Scream, mito del terror de los 90

La saga Scream marcó a toda una generación, pocos jóvenes de finales de los noventa no han visto alguna de las entregas en el cine. Examinándolas exhaustivamente se trataba de películas de baja calidad técnica, con un guión sencillo y que bebía de todo el cine de terror anterior, ¿entonces por qué adquirieron tanto éxito? La juventud se suele empapar con este tipo de películas viscerales y más cuando se pueden sentir identificados con unos personajes de edad similar y con preocupaciones y aficiones parecidas. Además, Wes Craven dirige de forma precisa, posee la gran cualidad de saber transmitir el desasosiego de los personajes, podemos sentir el pánico y la tensión telefónica en nuestra propia piel. Creo que todo lo señalado conforma un cúmulo de circunstancias que propiciaron el éxito de la saga, tampoco debemos olvidar la efectividad de un guión con una buena dosis de suspense, un asesino con cierto magnetismo –resultaba extraño no encontrárselo en cualquier fiesta de disfraces– y la protagonizaba Neve Campbell, una actriz atractiva de labios carnosos y mirada sensual, aunque no extremadamente guapa lo que la hacía más real para los ojos del espectador.

Nunca fui un fan (qué poco me gusta este adjetivo) de esta saga, el terror no era lo mío pero cierto que acabé en el cine viendo Scream 2, recuerdo el juego inicial con su propio éxito. La película creaba a su vez una película sobre su propio asesino, la acción comenzaba en una sala de cine incrustada en la pantalla de una sala real, los más miedosos miraban tímidamente a su alrededor por si algún asesino se encontraba cerca. Esto es lo que más me gusta de Scream, su intento por buscar una tensión psicológica en el espectador, muchas veces usando trucos ya vistos pero prefiero soportar estas viejas alteraciones a las canibalescas amputaciones y los exagerados charcos de sangre.

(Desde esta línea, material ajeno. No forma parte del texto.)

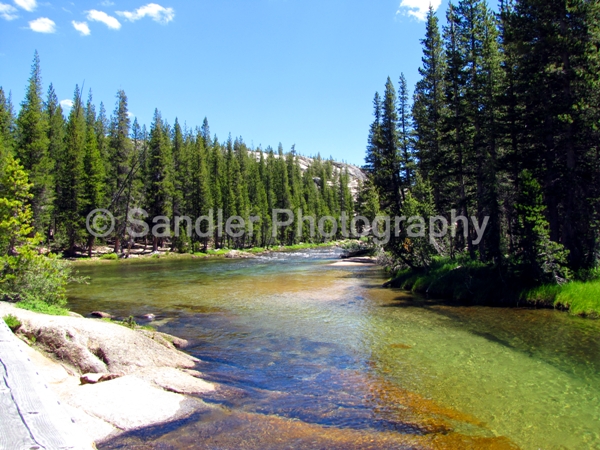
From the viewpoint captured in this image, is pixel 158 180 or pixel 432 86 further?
pixel 158 180

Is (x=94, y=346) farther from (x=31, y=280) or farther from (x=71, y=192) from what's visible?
(x=71, y=192)

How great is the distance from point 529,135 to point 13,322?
1004 inches

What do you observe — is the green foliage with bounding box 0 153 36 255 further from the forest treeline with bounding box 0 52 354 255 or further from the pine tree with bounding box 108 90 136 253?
the pine tree with bounding box 108 90 136 253

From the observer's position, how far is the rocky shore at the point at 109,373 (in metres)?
6.87

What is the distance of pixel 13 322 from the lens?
30.7 feet

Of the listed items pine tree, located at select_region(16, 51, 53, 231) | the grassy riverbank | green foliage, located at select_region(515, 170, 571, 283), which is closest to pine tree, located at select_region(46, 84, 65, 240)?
pine tree, located at select_region(16, 51, 53, 231)

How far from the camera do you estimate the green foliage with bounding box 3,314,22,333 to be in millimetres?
9242

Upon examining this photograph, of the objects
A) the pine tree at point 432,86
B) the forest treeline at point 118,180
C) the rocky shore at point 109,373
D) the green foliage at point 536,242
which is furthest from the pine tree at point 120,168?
the green foliage at point 536,242

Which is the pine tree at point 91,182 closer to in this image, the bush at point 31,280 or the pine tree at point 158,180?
the pine tree at point 158,180

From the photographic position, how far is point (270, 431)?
6969mm

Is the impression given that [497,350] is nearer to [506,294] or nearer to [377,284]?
[506,294]

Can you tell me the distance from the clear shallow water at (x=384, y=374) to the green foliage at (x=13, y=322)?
15.2ft

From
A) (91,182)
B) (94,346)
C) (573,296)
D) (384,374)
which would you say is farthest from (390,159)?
(91,182)

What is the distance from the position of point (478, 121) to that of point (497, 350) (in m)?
17.2
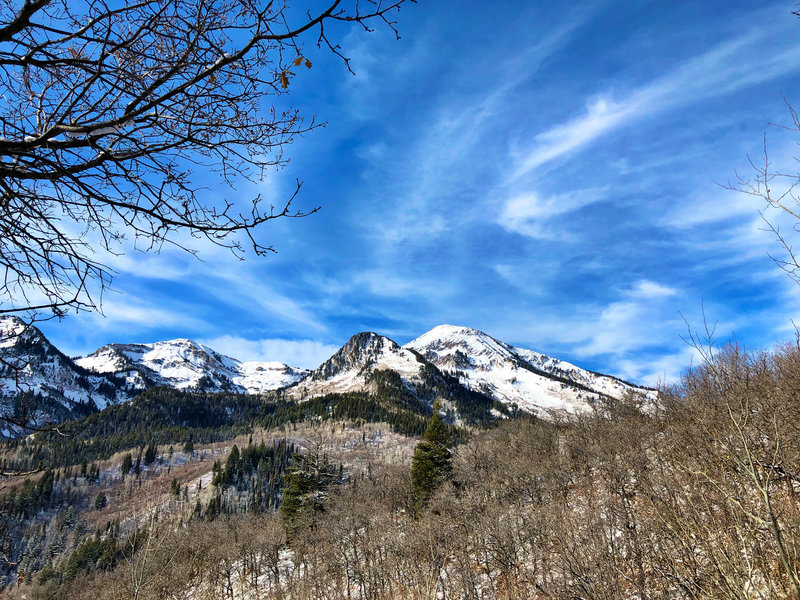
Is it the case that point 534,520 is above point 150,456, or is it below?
below

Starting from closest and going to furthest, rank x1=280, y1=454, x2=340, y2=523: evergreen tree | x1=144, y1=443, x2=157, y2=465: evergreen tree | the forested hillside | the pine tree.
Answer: the forested hillside
x1=280, y1=454, x2=340, y2=523: evergreen tree
the pine tree
x1=144, y1=443, x2=157, y2=465: evergreen tree

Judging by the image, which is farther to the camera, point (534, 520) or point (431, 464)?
point (431, 464)

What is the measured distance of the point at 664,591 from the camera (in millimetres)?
11938

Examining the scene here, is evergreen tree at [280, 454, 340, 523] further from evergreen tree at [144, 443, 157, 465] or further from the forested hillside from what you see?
evergreen tree at [144, 443, 157, 465]

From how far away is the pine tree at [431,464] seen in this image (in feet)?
122

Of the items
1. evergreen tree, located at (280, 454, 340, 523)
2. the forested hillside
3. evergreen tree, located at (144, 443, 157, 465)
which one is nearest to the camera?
the forested hillside

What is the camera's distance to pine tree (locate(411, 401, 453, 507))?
3716 centimetres

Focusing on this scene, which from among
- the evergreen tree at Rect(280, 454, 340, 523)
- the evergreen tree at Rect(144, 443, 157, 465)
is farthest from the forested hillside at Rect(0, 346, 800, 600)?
the evergreen tree at Rect(144, 443, 157, 465)

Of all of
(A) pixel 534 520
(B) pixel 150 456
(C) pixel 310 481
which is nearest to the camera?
(A) pixel 534 520

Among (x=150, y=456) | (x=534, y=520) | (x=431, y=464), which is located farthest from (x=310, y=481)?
(x=150, y=456)

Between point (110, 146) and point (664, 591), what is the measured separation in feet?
54.6

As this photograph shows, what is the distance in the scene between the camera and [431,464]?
38.1 meters

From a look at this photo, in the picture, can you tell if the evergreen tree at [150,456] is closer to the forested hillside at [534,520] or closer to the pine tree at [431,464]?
the forested hillside at [534,520]

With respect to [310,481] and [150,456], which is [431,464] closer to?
[310,481]
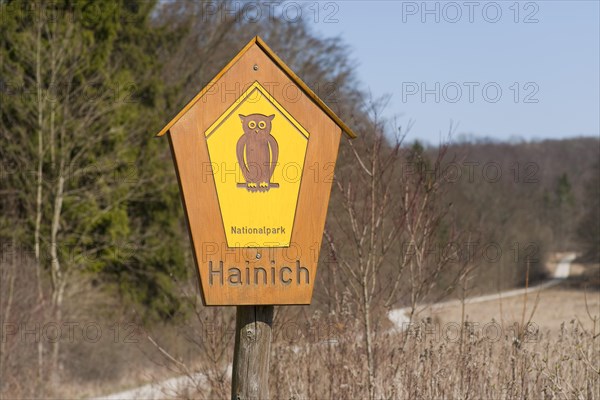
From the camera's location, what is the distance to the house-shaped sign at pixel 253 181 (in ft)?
13.9

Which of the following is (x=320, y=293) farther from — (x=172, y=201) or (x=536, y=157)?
(x=536, y=157)

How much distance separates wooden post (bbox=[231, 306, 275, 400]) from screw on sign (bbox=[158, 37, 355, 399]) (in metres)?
0.21

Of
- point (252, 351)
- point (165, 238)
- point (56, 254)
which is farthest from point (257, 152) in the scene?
point (165, 238)

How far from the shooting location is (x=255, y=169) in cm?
423

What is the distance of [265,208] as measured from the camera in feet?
13.9

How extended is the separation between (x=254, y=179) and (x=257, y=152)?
0.44 ft

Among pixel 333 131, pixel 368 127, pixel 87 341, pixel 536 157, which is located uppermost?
pixel 536 157

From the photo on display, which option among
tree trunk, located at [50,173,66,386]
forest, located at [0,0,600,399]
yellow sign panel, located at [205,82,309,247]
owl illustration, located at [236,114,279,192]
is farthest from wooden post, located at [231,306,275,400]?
tree trunk, located at [50,173,66,386]

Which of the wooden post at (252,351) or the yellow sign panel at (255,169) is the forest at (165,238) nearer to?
the wooden post at (252,351)

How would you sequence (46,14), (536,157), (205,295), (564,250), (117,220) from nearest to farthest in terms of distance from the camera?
(205,295)
(46,14)
(117,220)
(564,250)
(536,157)

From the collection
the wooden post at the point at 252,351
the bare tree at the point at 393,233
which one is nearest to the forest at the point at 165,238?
the bare tree at the point at 393,233

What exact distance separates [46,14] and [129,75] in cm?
290

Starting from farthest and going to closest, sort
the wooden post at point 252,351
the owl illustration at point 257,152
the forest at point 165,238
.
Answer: the forest at point 165,238, the wooden post at point 252,351, the owl illustration at point 257,152

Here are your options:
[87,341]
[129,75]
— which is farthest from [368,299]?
[129,75]
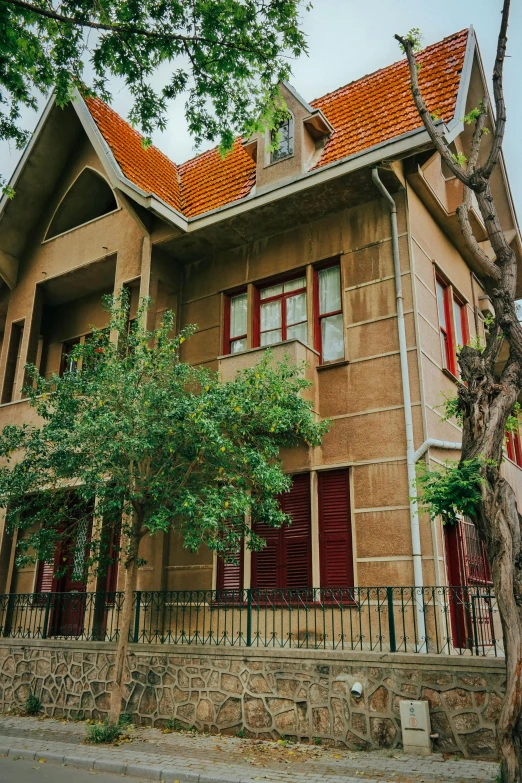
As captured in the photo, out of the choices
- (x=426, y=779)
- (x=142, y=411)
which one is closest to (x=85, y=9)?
(x=142, y=411)

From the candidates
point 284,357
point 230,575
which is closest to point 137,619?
point 230,575

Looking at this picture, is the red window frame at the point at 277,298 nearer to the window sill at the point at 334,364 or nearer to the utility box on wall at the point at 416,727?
the window sill at the point at 334,364

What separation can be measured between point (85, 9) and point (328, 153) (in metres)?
5.80

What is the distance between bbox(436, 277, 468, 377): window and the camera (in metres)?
13.5

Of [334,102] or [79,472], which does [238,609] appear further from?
[334,102]

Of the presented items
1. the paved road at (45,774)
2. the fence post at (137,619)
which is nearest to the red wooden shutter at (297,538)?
the fence post at (137,619)

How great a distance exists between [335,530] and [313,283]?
4811 mm

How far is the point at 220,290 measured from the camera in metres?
14.5

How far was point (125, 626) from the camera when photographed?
10141 mm

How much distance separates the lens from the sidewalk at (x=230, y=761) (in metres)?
7.53

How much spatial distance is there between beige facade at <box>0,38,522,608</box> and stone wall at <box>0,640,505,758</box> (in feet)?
6.01

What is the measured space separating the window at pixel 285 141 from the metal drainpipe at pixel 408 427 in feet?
8.29

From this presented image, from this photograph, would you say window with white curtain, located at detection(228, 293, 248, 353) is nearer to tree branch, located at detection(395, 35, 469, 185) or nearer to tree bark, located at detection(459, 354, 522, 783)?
tree branch, located at detection(395, 35, 469, 185)

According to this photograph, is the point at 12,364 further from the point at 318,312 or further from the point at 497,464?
the point at 497,464
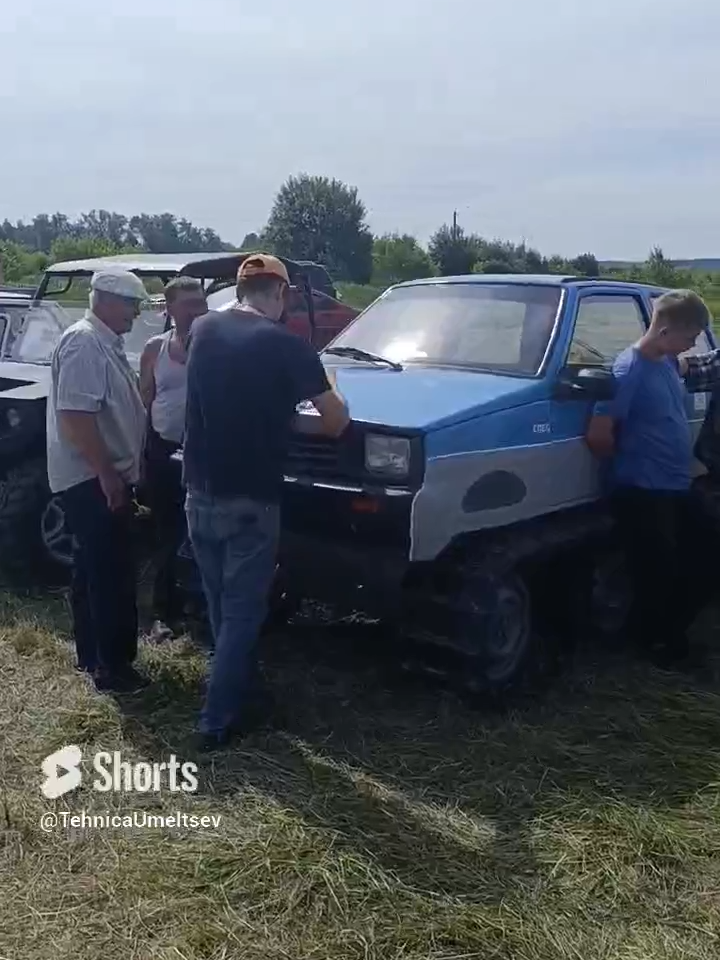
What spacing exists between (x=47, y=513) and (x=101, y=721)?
2.15 m

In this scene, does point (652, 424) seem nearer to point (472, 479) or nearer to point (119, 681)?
point (472, 479)

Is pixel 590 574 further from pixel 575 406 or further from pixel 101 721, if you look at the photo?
pixel 101 721

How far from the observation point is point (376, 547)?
4.38m

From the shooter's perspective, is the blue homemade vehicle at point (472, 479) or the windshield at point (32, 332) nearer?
the blue homemade vehicle at point (472, 479)

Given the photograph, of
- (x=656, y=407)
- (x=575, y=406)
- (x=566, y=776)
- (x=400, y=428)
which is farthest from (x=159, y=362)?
(x=566, y=776)

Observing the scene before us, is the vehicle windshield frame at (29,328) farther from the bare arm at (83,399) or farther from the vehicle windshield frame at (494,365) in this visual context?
the bare arm at (83,399)

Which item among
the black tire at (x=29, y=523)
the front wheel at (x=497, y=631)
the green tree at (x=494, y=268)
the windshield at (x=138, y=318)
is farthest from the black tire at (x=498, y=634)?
the green tree at (x=494, y=268)

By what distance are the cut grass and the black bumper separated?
0.55m

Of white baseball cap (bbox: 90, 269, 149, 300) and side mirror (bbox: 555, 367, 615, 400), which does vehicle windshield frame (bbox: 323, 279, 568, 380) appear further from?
white baseball cap (bbox: 90, 269, 149, 300)

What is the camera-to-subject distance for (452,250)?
49844mm

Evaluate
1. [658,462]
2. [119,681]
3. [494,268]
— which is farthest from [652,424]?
[494,268]

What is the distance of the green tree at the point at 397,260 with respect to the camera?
52.9 meters

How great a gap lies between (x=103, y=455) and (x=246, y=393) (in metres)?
0.93

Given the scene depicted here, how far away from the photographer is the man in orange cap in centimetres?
396
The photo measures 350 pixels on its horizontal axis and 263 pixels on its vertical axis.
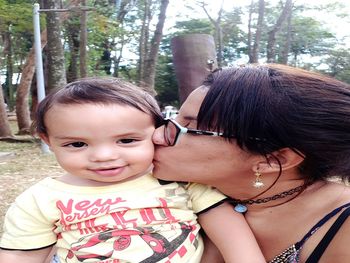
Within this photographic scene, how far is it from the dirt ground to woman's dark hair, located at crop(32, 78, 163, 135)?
293 cm

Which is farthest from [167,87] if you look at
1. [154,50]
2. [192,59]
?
[192,59]

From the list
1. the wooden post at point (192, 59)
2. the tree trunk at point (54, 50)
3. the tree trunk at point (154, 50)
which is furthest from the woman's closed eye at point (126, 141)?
the tree trunk at point (154, 50)

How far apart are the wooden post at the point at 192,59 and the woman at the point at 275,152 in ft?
8.69

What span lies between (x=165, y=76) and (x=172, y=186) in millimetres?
20041

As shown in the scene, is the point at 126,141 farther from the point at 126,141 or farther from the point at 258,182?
the point at 258,182

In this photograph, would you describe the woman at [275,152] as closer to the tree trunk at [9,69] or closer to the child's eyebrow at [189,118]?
the child's eyebrow at [189,118]

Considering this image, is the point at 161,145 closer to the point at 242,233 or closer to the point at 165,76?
the point at 242,233

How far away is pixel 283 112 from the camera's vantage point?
49.7 inches

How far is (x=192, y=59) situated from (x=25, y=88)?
A: 7.82 metres

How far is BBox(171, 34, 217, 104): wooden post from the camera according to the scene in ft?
13.5

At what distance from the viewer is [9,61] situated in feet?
72.0

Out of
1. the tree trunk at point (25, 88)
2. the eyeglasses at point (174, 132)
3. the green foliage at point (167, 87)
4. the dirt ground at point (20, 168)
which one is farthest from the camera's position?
the green foliage at point (167, 87)

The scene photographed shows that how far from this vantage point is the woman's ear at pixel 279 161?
1339mm

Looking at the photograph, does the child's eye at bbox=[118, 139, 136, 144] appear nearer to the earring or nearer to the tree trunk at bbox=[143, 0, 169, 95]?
the earring
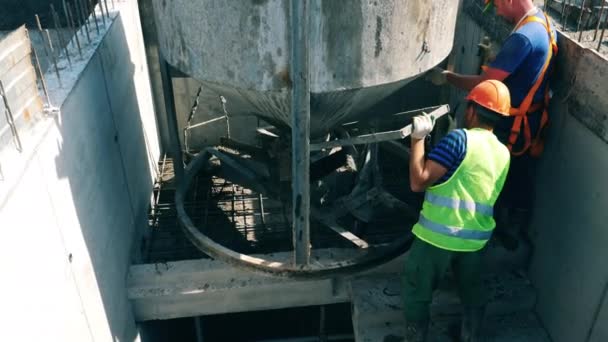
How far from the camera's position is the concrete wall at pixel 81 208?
109 inches

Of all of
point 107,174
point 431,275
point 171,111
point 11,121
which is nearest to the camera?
point 11,121

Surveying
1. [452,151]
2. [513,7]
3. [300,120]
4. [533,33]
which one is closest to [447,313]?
[452,151]

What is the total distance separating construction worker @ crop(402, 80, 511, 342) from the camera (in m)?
3.38

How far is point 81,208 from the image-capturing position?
3.81m

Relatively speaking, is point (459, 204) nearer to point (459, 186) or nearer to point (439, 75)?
point (459, 186)

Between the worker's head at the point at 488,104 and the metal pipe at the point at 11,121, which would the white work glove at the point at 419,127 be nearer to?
the worker's head at the point at 488,104

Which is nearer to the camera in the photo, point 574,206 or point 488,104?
point 488,104

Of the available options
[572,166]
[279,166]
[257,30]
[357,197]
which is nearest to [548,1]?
[572,166]

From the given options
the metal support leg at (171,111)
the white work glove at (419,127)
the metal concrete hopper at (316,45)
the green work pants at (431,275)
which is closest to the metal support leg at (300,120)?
the metal concrete hopper at (316,45)

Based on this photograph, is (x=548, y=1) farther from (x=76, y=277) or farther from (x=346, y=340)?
(x=76, y=277)

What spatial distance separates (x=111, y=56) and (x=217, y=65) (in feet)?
6.36

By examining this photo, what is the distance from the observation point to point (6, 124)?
2.92 m

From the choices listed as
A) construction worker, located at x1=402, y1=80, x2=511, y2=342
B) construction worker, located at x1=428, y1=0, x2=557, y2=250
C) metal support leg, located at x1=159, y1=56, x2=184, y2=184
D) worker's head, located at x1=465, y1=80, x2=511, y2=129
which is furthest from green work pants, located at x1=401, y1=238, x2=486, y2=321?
metal support leg, located at x1=159, y1=56, x2=184, y2=184

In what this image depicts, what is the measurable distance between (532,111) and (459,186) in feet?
4.37
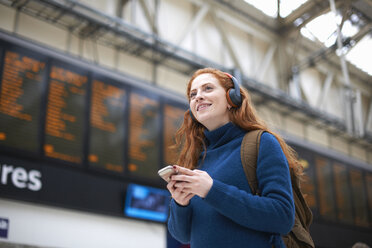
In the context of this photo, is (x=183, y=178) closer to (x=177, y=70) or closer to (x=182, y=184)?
(x=182, y=184)

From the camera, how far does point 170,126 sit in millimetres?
5957

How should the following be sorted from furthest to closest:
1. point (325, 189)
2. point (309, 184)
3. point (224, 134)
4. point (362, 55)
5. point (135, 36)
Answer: point (362, 55) → point (325, 189) → point (309, 184) → point (135, 36) → point (224, 134)

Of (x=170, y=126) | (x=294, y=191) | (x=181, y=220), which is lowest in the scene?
(x=181, y=220)

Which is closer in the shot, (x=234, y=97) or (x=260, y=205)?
(x=260, y=205)

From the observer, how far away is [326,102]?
10516 mm

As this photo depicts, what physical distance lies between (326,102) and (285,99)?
2.49m

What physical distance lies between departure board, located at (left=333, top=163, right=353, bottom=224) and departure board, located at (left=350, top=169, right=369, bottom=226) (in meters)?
0.18

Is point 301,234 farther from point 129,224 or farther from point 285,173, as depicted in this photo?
point 129,224

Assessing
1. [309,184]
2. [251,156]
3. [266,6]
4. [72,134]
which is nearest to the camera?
[251,156]

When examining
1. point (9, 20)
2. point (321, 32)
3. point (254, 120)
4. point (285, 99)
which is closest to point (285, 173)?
point (254, 120)

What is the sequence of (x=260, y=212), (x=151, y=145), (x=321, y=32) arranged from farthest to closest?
1. (x=321, y=32)
2. (x=151, y=145)
3. (x=260, y=212)

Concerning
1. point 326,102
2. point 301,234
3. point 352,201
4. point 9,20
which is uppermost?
point 326,102

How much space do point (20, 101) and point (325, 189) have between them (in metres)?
5.43

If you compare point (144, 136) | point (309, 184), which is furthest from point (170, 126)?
point (309, 184)
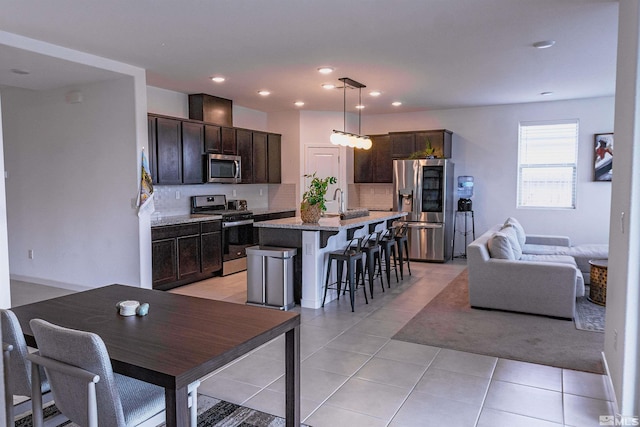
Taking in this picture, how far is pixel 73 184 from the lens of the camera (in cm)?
573

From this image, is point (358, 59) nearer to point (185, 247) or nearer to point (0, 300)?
point (185, 247)

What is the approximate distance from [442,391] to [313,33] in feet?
10.2

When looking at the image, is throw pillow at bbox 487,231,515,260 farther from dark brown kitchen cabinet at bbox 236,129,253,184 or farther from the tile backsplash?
the tile backsplash

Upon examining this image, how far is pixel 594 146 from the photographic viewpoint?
23.3ft

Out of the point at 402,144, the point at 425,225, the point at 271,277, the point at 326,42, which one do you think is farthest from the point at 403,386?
the point at 402,144

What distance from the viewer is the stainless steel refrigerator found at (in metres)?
7.55

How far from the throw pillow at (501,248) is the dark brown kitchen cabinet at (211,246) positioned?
368 centimetres

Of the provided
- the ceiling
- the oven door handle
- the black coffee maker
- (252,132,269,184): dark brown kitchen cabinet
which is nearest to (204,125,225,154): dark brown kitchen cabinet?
the ceiling

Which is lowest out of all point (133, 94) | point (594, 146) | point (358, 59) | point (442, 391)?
point (442, 391)

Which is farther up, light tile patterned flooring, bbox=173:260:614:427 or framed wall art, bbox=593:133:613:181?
framed wall art, bbox=593:133:613:181

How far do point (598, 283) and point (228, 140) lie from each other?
533 centimetres

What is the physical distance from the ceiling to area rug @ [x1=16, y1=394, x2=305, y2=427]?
2.82m

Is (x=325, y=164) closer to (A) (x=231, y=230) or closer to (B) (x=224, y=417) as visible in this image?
(A) (x=231, y=230)

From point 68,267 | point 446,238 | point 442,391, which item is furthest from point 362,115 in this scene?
point 442,391
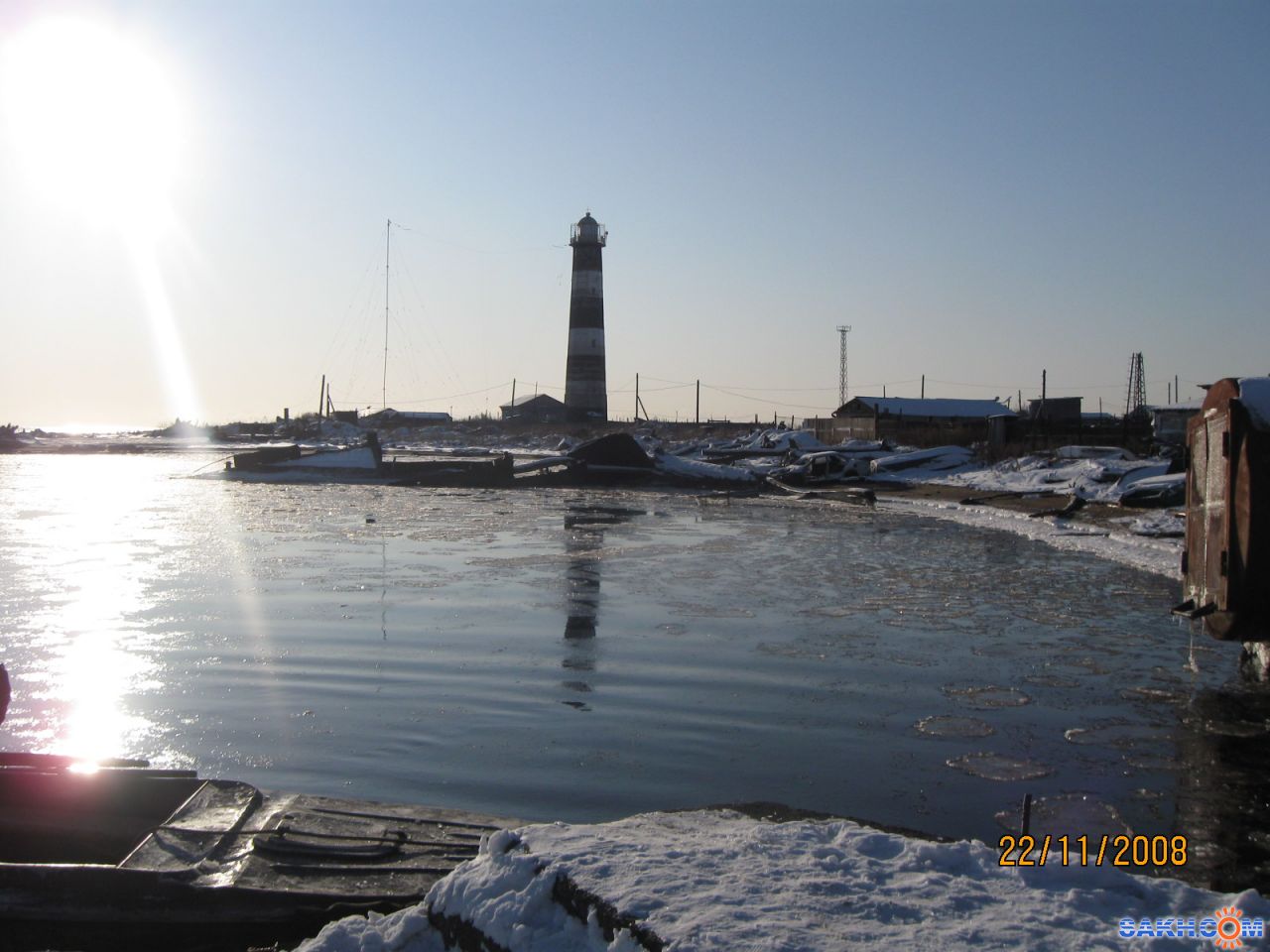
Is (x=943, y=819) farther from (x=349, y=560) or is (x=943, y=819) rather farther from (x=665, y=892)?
(x=349, y=560)

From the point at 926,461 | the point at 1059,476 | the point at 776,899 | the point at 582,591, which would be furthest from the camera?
the point at 926,461

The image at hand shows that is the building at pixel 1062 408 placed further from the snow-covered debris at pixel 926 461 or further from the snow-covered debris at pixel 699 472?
the snow-covered debris at pixel 699 472

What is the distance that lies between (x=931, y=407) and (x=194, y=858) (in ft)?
199

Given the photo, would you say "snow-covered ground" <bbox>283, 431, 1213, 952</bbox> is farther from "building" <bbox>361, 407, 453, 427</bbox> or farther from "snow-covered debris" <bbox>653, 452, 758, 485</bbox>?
"building" <bbox>361, 407, 453, 427</bbox>

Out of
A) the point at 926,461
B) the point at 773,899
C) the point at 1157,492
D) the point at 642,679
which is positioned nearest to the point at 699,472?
the point at 926,461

Siempre he sido muy clásico en este aspecto, me suelo quedar con las primeras partes de las sagas, de hecho creo que las películas fueron bajando un escalón respecto al nivel en cada una de las secuelas. Pensé que con la tercera parte ya se acabó este fenómeno, si me hubieran dicho que once años después se estrenaría una cuarta entrega protagonizada por  Neve Campbell y, es más, que se rodaría también una quinta entrega si la taquilla reaccionaba bien, les hubiera tomado por locos pastilleros. Pero todo puede pasar, y en una crisis de ideas en la que las secuelas y los remakes están a la orden del día no parece descabellado traer a la palestra a una saga que ya parecía perdida. 

El hombre enmascarado siempre amenazante detrás de cualquier puerta con su cuchillo afilado se encontrará con su público joven de siempre y con un espécimen un poco más viejo, una persona que también querrá pasar miedo psicológico pero no solo por amor al cine de terror, si no para rememorar un capítulo de su vida que en cada suspiro lo ve una frase más lejos.